THE DATA
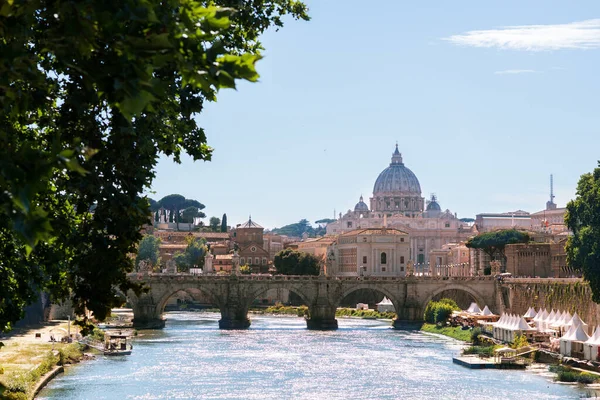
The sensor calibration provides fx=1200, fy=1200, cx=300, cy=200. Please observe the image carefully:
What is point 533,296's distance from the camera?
237 ft

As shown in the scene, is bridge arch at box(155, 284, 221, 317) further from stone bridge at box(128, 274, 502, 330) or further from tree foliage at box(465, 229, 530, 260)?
tree foliage at box(465, 229, 530, 260)

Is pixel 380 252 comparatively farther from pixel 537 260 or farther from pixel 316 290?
pixel 316 290

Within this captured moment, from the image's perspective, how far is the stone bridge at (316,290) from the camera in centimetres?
8294

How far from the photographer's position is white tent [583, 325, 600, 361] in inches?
1885

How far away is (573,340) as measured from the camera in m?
50.6

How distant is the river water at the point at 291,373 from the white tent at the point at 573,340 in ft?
8.62

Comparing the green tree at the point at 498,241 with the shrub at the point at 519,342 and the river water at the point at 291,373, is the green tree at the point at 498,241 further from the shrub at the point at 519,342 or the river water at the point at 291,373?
the shrub at the point at 519,342

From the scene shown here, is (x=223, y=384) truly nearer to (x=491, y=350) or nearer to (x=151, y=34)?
(x=491, y=350)

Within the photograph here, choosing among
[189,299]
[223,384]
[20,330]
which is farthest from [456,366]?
[189,299]

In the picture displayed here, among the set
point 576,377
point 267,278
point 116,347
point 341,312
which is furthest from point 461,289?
point 576,377

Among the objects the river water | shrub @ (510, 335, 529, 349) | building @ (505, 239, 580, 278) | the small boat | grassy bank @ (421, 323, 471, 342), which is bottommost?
Result: the river water

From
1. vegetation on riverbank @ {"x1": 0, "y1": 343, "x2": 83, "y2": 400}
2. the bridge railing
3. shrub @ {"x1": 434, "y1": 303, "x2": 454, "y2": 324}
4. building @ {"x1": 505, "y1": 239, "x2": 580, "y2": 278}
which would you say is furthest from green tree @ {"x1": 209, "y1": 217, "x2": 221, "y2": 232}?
vegetation on riverbank @ {"x1": 0, "y1": 343, "x2": 83, "y2": 400}

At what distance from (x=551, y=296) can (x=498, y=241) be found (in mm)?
46005

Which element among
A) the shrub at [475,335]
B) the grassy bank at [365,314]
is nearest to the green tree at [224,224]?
the grassy bank at [365,314]
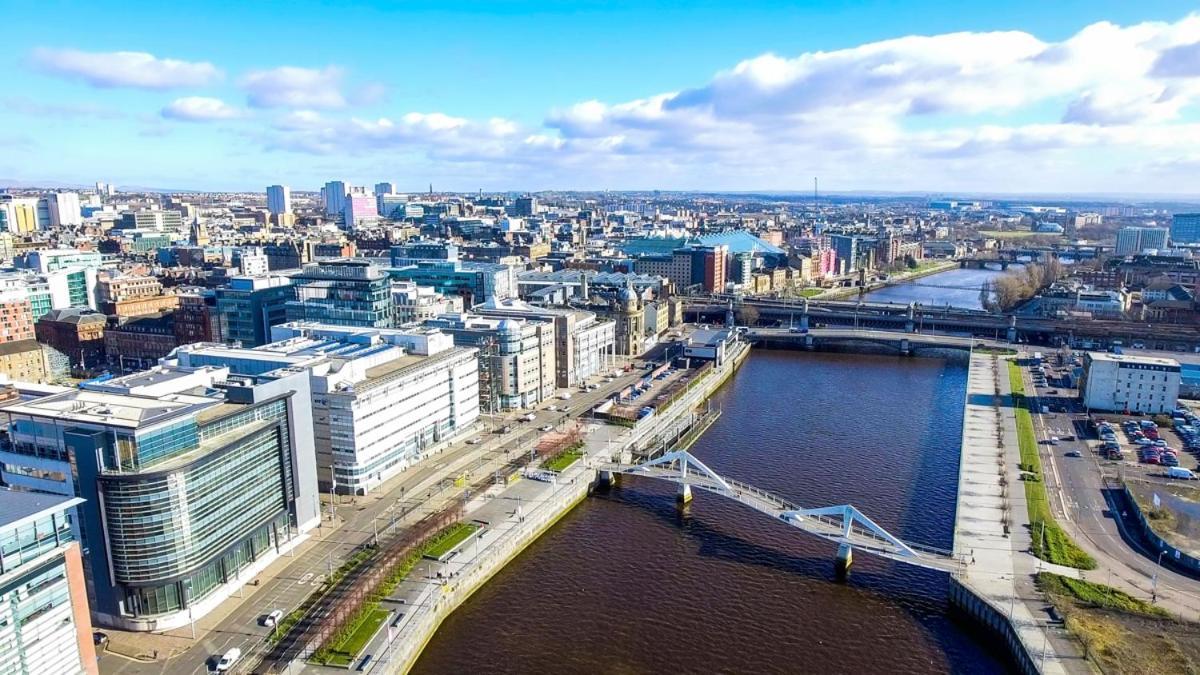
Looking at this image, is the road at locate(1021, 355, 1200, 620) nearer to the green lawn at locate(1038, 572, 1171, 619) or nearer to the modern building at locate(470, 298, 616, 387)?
the green lawn at locate(1038, 572, 1171, 619)

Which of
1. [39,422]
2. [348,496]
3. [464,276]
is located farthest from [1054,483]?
[464,276]

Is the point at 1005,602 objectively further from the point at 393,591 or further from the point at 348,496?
the point at 348,496

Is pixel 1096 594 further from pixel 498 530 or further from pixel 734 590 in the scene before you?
pixel 498 530

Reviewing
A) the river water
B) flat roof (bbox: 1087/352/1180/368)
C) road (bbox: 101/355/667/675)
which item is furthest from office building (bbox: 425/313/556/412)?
flat roof (bbox: 1087/352/1180/368)

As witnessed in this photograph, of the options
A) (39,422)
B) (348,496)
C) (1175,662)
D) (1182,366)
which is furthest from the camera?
(1182,366)

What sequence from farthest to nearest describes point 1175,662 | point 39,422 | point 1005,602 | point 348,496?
1. point 348,496
2. point 1005,602
3. point 39,422
4. point 1175,662

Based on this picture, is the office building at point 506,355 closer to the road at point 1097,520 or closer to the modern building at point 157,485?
the modern building at point 157,485

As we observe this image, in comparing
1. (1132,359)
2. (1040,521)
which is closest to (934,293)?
(1132,359)

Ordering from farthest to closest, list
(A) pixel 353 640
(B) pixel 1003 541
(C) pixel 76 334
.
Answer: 1. (C) pixel 76 334
2. (B) pixel 1003 541
3. (A) pixel 353 640

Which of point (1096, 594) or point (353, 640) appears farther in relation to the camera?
point (1096, 594)
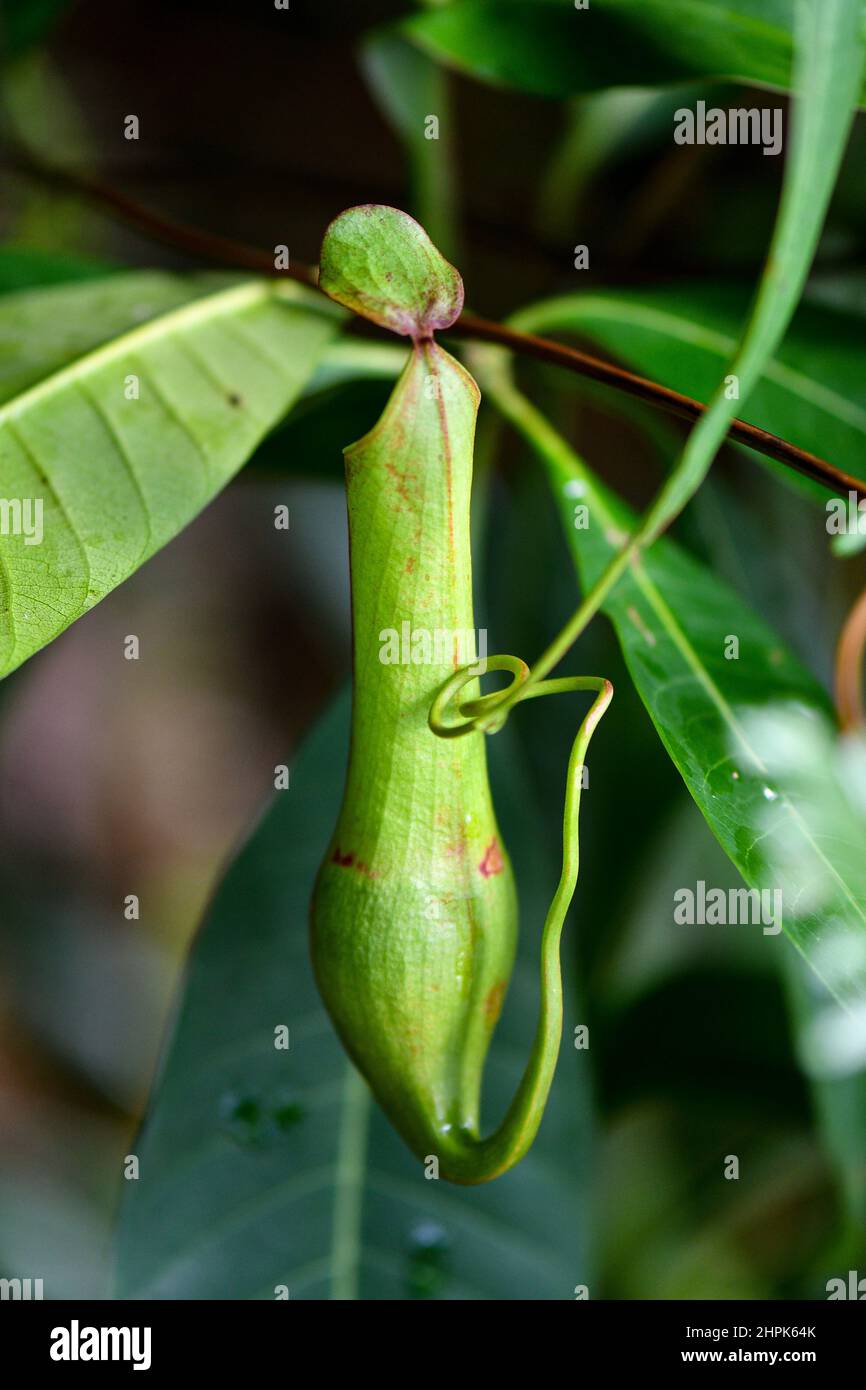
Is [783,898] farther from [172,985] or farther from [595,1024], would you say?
[172,985]

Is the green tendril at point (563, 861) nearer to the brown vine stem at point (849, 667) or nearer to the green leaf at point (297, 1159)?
the brown vine stem at point (849, 667)

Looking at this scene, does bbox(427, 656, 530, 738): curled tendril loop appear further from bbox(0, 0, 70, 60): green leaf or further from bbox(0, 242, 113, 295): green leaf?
bbox(0, 0, 70, 60): green leaf

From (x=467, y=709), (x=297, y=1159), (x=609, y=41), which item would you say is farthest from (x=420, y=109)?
(x=297, y=1159)

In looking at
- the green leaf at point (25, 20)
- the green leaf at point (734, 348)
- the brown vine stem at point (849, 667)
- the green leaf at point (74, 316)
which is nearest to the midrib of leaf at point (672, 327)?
the green leaf at point (734, 348)

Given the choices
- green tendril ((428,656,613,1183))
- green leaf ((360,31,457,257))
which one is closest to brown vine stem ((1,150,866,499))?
green tendril ((428,656,613,1183))

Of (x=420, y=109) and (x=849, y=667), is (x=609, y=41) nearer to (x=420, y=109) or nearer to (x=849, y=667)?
(x=420, y=109)
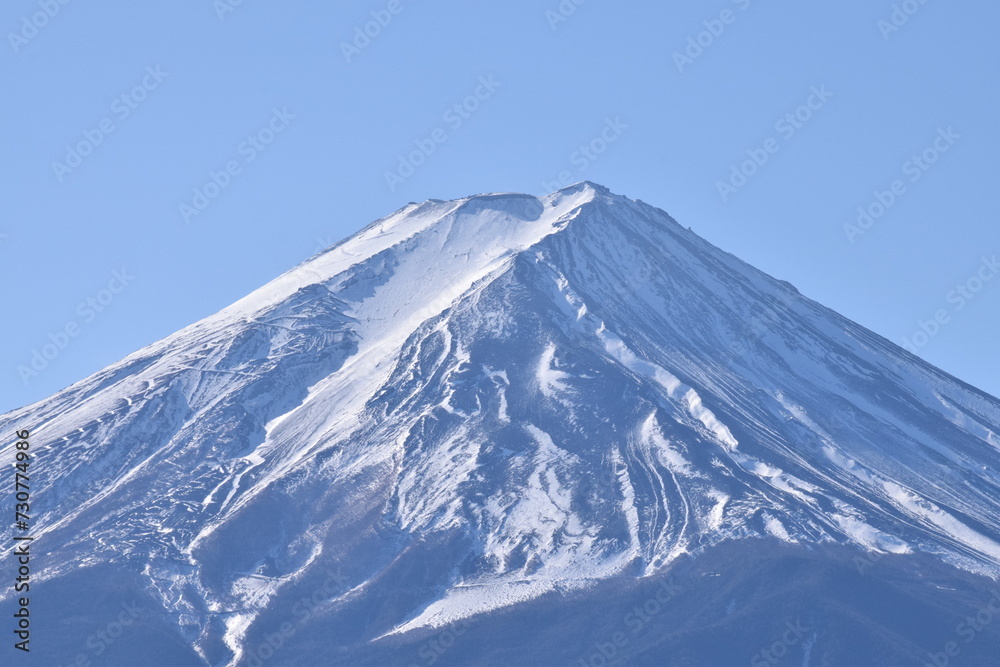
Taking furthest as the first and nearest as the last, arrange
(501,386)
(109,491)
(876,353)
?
(876,353) < (501,386) < (109,491)

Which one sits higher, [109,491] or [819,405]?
[109,491]

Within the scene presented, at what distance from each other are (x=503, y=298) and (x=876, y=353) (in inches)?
1511

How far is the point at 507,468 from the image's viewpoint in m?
123

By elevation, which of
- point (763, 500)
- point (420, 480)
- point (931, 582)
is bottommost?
point (931, 582)

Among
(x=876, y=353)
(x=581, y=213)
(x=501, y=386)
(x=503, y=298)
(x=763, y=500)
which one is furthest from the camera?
(x=581, y=213)

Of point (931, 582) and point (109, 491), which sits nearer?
point (931, 582)

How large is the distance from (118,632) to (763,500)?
1768 inches

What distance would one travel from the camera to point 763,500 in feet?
381

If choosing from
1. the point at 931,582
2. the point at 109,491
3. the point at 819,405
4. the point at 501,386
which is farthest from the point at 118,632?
the point at 819,405

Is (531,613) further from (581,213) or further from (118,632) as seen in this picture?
(581,213)

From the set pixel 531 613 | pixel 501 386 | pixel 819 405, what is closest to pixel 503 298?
pixel 501 386

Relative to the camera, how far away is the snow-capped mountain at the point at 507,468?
10444 centimetres

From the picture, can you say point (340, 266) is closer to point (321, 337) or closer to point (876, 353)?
point (321, 337)

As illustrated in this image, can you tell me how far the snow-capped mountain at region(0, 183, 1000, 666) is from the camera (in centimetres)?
10444
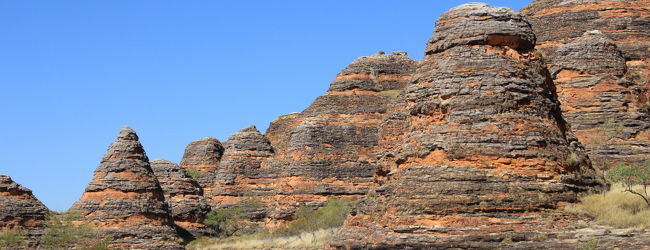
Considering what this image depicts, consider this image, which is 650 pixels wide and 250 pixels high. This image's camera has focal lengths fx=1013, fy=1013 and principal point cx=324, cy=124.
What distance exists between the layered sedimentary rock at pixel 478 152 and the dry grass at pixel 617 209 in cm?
44

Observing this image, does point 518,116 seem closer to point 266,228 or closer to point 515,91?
point 515,91

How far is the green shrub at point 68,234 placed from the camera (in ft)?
124

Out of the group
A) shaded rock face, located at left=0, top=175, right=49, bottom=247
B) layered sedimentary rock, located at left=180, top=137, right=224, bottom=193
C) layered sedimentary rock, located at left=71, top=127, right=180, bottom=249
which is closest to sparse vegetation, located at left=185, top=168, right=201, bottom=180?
layered sedimentary rock, located at left=180, top=137, right=224, bottom=193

OBJECTIVE
Write the listing above out again exactly, dropping each image.

RESPONSE
The sensor calibration provides fx=1200, fy=1200, cx=300, cy=200. Please observe the image carefully:
What is point 533,296's distance from the camera?
237 ft

As shown in the scene, is bridge arch at box(155, 284, 221, 317) further from stone bridge at box(128, 274, 502, 330) or further from tree foliage at box(465, 229, 530, 260)?
tree foliage at box(465, 229, 530, 260)

Is pixel 380 252 comparatively farther from pixel 537 260 or farther from pixel 316 290?
pixel 316 290

Within this captured moment, from the image's perspective, how far is the stone bridge at (316,290) from the camera in centimetres?
8294

How far from the photographer's position is white tent [583, 325, 600, 361] in inches?
1885

How far away is (573,340) as measured from the camera in m?
50.6

How distant is the river water at the point at 291,373 from the white tent at the point at 573,340 in ft?
8.62

Comparing the green tree at the point at 498,241 with the shrub at the point at 519,342 and the river water at the point at 291,373, is the green tree at the point at 498,241 further from the shrub at the point at 519,342 or the river water at the point at 291,373?
the shrub at the point at 519,342

From the scene shown here, is (x=223, y=384) truly nearer to (x=491, y=350) or nearer to (x=151, y=34)?
(x=491, y=350)

Within the photograph here, choosing among
[189,299]
[223,384]
[20,330]
which is farthest from [456,366]?
[189,299]

In the picture displayed here, among the set
point 576,377
point 267,278
point 116,347
point 341,312
which is furthest from point 461,289?
point 576,377

Among the objects the river water | shrub @ (510, 335, 529, 349) | building @ (505, 239, 580, 278) | the small boat | grassy bank @ (421, 323, 471, 342), which is bottommost?
Result: the river water

From
1. vegetation on riverbank @ {"x1": 0, "y1": 343, "x2": 83, "y2": 400}
2. the bridge railing
3. shrub @ {"x1": 434, "y1": 303, "x2": 454, "y2": 324}
4. building @ {"x1": 505, "y1": 239, "x2": 580, "y2": 278}
which would you say is furthest from green tree @ {"x1": 209, "y1": 217, "x2": 221, "y2": 232}?
vegetation on riverbank @ {"x1": 0, "y1": 343, "x2": 83, "y2": 400}

At what distance from (x=551, y=296) can (x=498, y=241) be found (in mm)?
46005

Which element among
A) the shrub at [475,335]
B) the grassy bank at [365,314]
is nearest to the green tree at [224,224]?
the grassy bank at [365,314]
Looking at this image, is the road at locate(1021, 355, 1200, 620) nearer to the green lawn at locate(1038, 572, 1171, 619) or nearer to the modern building at locate(470, 298, 616, 387)?
the green lawn at locate(1038, 572, 1171, 619)

Which of
1. [39,422]
2. [348,496]
3. [464,276]
is located farthest from [1054,483]?
[464,276]

Is the point at 1005,602 objectively further from the point at 393,591 or further from the point at 348,496?
the point at 348,496

Is pixel 1096 594 further from pixel 498 530 or further from pixel 734 590 in the scene before you?
pixel 498 530

Reviewing
A) the river water
B) flat roof (bbox: 1087/352/1180/368)
C) road (bbox: 101/355/667/675)
which item is furthest from office building (bbox: 425/313/556/412)?
flat roof (bbox: 1087/352/1180/368)

As witnessed in this photograph, of the options
A) (39,422)
B) (348,496)
C) (1175,662)
D) (1182,366)
which is furthest from the camera?
(1182,366)

What sequence from farthest to nearest describes point 1175,662 | point 39,422 | point 1005,602 | point 348,496?
1. point 348,496
2. point 1005,602
3. point 39,422
4. point 1175,662

Based on this picture, is the office building at point 506,355 closer to the road at point 1097,520 or closer to the modern building at point 157,485?
the modern building at point 157,485

As we observe this image, in comparing
1. (1132,359)
2. (1040,521)
which is closest to (934,293)?
(1132,359)

Ordering from farthest to closest, list
(A) pixel 353 640
(B) pixel 1003 541
(C) pixel 76 334
.
Answer: 1. (C) pixel 76 334
2. (B) pixel 1003 541
3. (A) pixel 353 640

Which of point (1096, 594) or point (353, 640) appears farther in relation to the camera?
point (1096, 594)
Is [783,898] farther from [172,985] or farther from [595,1024], would you say?
[172,985]

Is the green tendril at point (563, 861) nearer to the brown vine stem at point (849, 667) or nearer to the green leaf at point (297, 1159)?
the brown vine stem at point (849, 667)

Looking at this scene, does bbox(427, 656, 530, 738): curled tendril loop appear further from bbox(0, 0, 70, 60): green leaf or further from bbox(0, 242, 113, 295): green leaf?
bbox(0, 0, 70, 60): green leaf

From (x=467, y=709), (x=297, y=1159), (x=609, y=41), which item would you say is farthest from (x=420, y=109)?
(x=297, y=1159)

In looking at
- the green leaf at point (25, 20)
- the green leaf at point (734, 348)
- the brown vine stem at point (849, 667)
- the green leaf at point (74, 316)
which is nearest to the midrib of leaf at point (672, 327)?
the green leaf at point (734, 348)

Given the choices
- green tendril ((428,656,613,1183))
- green leaf ((360,31,457,257))
which one is closest to brown vine stem ((1,150,866,499))?
green tendril ((428,656,613,1183))

Of (x=420, y=109) and (x=849, y=667), is (x=609, y=41) nearer to (x=420, y=109) or nearer to (x=849, y=667)?
(x=420, y=109)
Taking furthest as the first and nearest as the last, arrange
(501,386)
(109,491)
(876,353)
?
(876,353) < (501,386) < (109,491)

Which one sits higher, [109,491] or [819,405]?
[109,491]

Within the scene presented, at what distance from each other are (x=503, y=298) and (x=876, y=353) (in inches)?
1511

How far is the point at 507,468 from the image's viewpoint in m?
123

By elevation, which of
- point (763, 500)
- point (420, 480)
- point (931, 582)
is bottommost?
point (931, 582)

Among
(x=876, y=353)
(x=581, y=213)
(x=501, y=386)
(x=503, y=298)
(x=763, y=500)
which one is furthest from the camera?
(x=581, y=213)

Of point (931, 582) and point (109, 491), which sits nearer?
point (931, 582)

How large is the distance from (118,632) to (763,500)?
1768 inches

What distance would one travel from the camera to point 763,500 in feet?
381

If choosing from
1. the point at 931,582
2. the point at 109,491
3. the point at 819,405
4. the point at 501,386
which is farthest from the point at 118,632?
the point at 819,405

Is (531,613) further from (581,213) or further from (118,632) as seen in this picture?
(581,213)

From the set pixel 531 613 | pixel 501 386 | pixel 819 405, what is closest to pixel 503 298?
pixel 501 386

Relative to the camera, how far away is the snow-capped mountain at the point at 507,468?
10444 centimetres

From the picture, can you say point (340, 266) is closer to point (321, 337) or closer to point (876, 353)?
point (321, 337)

As illustrated in this image, can you tell me how far the snow-capped mountain at region(0, 183, 1000, 666) is from the camera (in centimetres)?
10444
Considering what this image depicts, consider this image, which is 650 pixels wide and 250 pixels high. This image's camera has focal lengths fx=1013, fy=1013 and principal point cx=324, cy=124.
What distance exists between the layered sedimentary rock at pixel 478 152 and the dry grass at pixel 617 209 in cm?
44

Observing this image, does point 518,116 seem closer to point 266,228 or closer to point 515,91?
point 515,91

How far is the green shrub at point 68,234 placed from the camera (in ft)?
124

Out of the group
A) shaded rock face, located at left=0, top=175, right=49, bottom=247
B) layered sedimentary rock, located at left=180, top=137, right=224, bottom=193
C) layered sedimentary rock, located at left=71, top=127, right=180, bottom=249
which is closest to sparse vegetation, located at left=185, top=168, right=201, bottom=180?
layered sedimentary rock, located at left=180, top=137, right=224, bottom=193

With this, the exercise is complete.